* _WORK REQUEST_
Repeat exactly the line that contains "phylum: Chordata" and every line below it to the end of the material, omitting all others.

"""

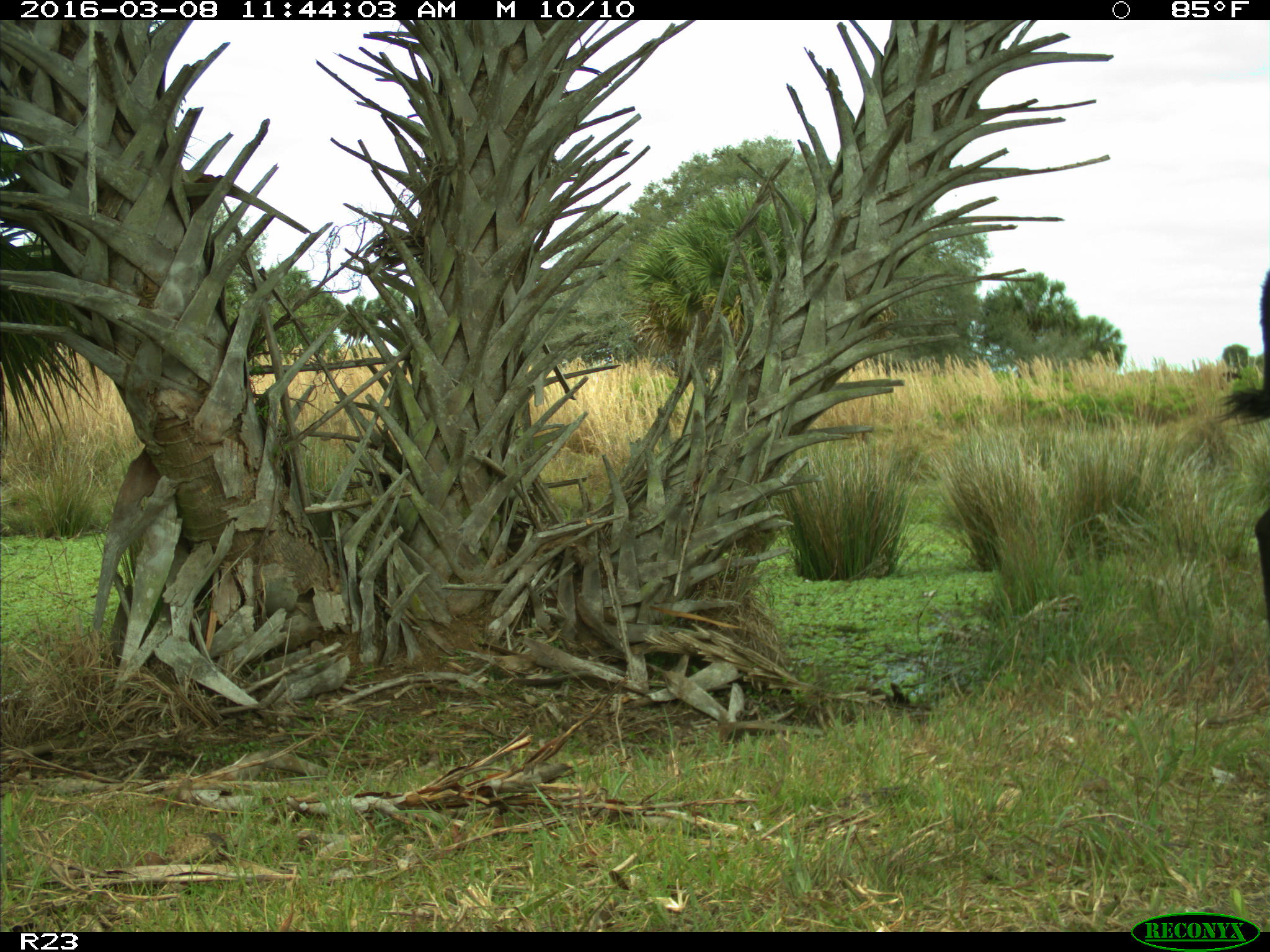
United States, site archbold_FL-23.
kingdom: Animalia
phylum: Chordata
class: Mammalia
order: Artiodactyla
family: Bovidae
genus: Bos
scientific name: Bos taurus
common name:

"""

* _RESPONSE FOR THIS EXERCISE_
phylum: Chordata
class: Mammalia
order: Artiodactyla
family: Bovidae
genus: Bos
scientific name: Bos taurus
common name:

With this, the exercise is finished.